The way science looks today differs greatly from the scientific practices of the past. The colossal amount of data and the tools for handling them have a dramatic effect on the way science is done.
Big data is changing science in 2 ways:
We live in a data-driven world. At any time we have access to a huge amount of digital information, which is growing day by day. The increase in the amount of available data has opened the door to a new area of research based on big data – huge data sets that contribute to the creation of better operational tools in all sectors as well as develop scientific research.
Science is the pursuit and application of knowledge and understanding of the natural and social world following a systematic methodology based on evidence : observation, experiment, induction, repetition, critical analysis, verification and testing.
Since the beginnings of science, different scientific methodologies have emerged. Some have profoundly changed the way research is conducted, leading to paradigm shifts. The impact of data on science is also causing profound changes. We speak of data driven science, an empirical research method which aims at making inferences from to huge amounts of data.
The debate on the advent of a 4th paradigm remains open. For some, it is not so much a new paradigm as a method which is complementary to traditional approaches and is needed because of the presence of large volumes of data.
In any case, science is increasingly focused on data which, because of their openness and exponential growth, must now be taken into account in the scientific research process.
Let’s focus now on the consequences of the consideration of data according to disciplines.
The term ‘data’ intuitively seems to be more prevalent in natural and social sciences (e.g. survey data, experimental data), today, due to the widespread use of digital means in the academic workflows, humanities researchers seem more inclined to consider their sources and results as research data.

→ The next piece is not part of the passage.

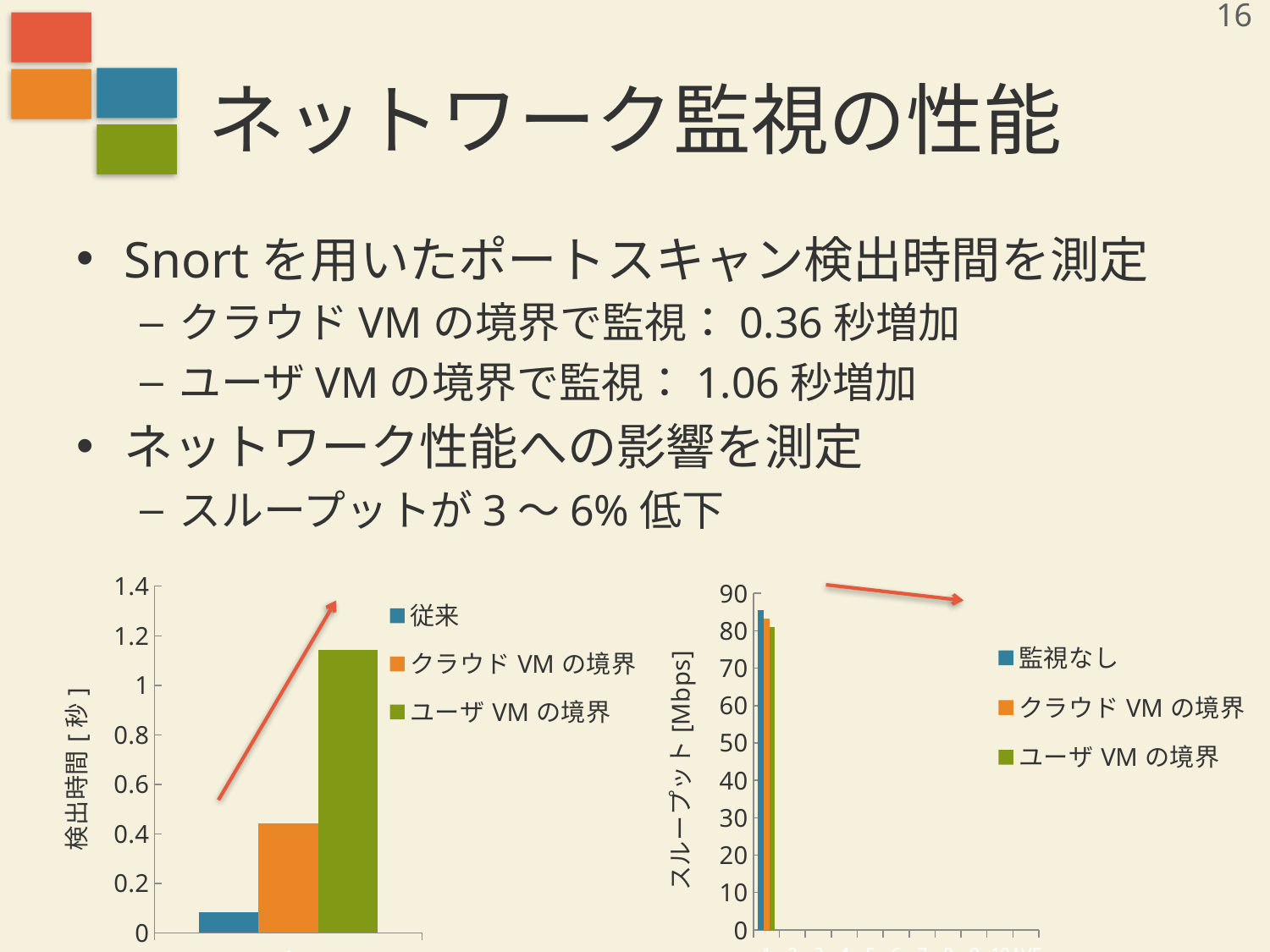
In the left chart (検出時間 [秒]), which is larger, the value for クラウド VM の境界 or the value for 従来? クラウド VM の境界 How many series does the legend of the right chart (スループット [Mbps]) list? 3 What kind of chart is the left chart (検出時間 [秒])? bar chart In the right chart (スループット [Mbps]), which is larger, the value for 監視なし or the value for ユーザ VM の境界? 監視なし In the left chart (検出時間 [秒]), which series has the highest detection time? ユーザ VM の境界 How many series does the legend of the left chart (検出時間 [秒]) list? 3 In the right chart (スループット [Mbps]), is the value for ユーザ VM の境界 greater or less than 70? greater In the left chart (検出時間 [秒]), is the value for クラウド VM の境界 greater or less than 0.6? less What is the y-axis title of the right chart? スループット [Mbps] In the left chart (検出時間 [秒]), is the value for ユーザ VM の境界 greater or less than 1? greater In the right chart (スループット [Mbps]), which series has the highest throughput? 監視なし In the left chart (検出時間 [秒]), which series has the lowest detection time? 従来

Digital Humanities is an emerging field of science where scholars from across the humanities (historians, linguists, artists, media scholars, etc.) connect with librarians, computer and data scientists.
At the beginning, the digital humanities were mainly curating and analyzing data that were born analogue (texts, objects and images) but subsequently archived into digital forms that could be searched for automated guide analysis and visualisation.
Today, digital humanities consist of the use of sophisticated tools of curating and sharing data, augmenting the scale of research across a more vast range and volume of sources. Rather than concentrating on a basket of sources to analyze, it becomes possible to manage thousands of cultural products (paintings, books, photos, articles, etc.). Counting, classifying, graphing and mapping these data may offer new insights and raise interest in humanities as a field of science.
Some common practices in Digital Humanities are Text and Data Mining and Data visualisation.
Text mining, or Text and Data Mining (TDM), is a field which, with the use of appropriate tools, deals with text analysis, exploration, preparation of summaries, clustering and categorisation of documents, finding groups of words with similar meaning or automatic recognition of complex expressions.
By using text-mining methods it is possible to obtain data from the text that are suitable for quantitative statistical analysis. By using text mining, a completely different approach to text data is used. They are no longer treated as purely qualitative data, but as a specific source of quantitative data – above all, on the frequency of occurrence of individual words in the analysed text. Text mining allows relatively automated searches of very large portions of text for keywords, their density and so on. This makes it possible to apply new methods of data analysis and to obtain new types of information concerning, among other things, the nature of the analysed texts or the variation in the frequency of keywords over time.
This modernised technology (and at the same time methodology) enters every sphere of human activity: from research and development to business, social activities and art. It is a practical knowledge of how to graphically « master » huge sets of data that describe a given aspect of reality.
The purpose of data visualisation is to show the information held in a way that allows its accurate and effective understanding and analysis. This is because people easily recognize and remember the images presented to them (shape, length, construction etc.). Thanks to the visualisation we can combine large data sets and show all the information at the same time, which greatly facilitates the analysis. We can also use visual comparisons, thanks to which it is much easier to find many facts. Another advantage is the ability to analyse data at several levels of detail.
Here is an example of data visualisation from the « Republic of Letters ». Researchers map thousands of letters exchanged in the 18th century’s and learn at a glance what it once took a lifetime of study to comprehend.
We deal with visualisation at every step of our lives. Graphic representation is used on television, in the press and in any other source of information (excluding radio stations) whenever there is numerical data. Visualisation is necessary when we want to: show the rate of a certain currency at the turn of a certain time (linear chart), election results (histograms) or for example the weather forecast. However, these are not the only examples of graphic representation of data. It can serve not only to make it easier to see certain properties, but even to discover them. This applies, above all, to large data sets, which are compiled over many years in favour of subsequent research.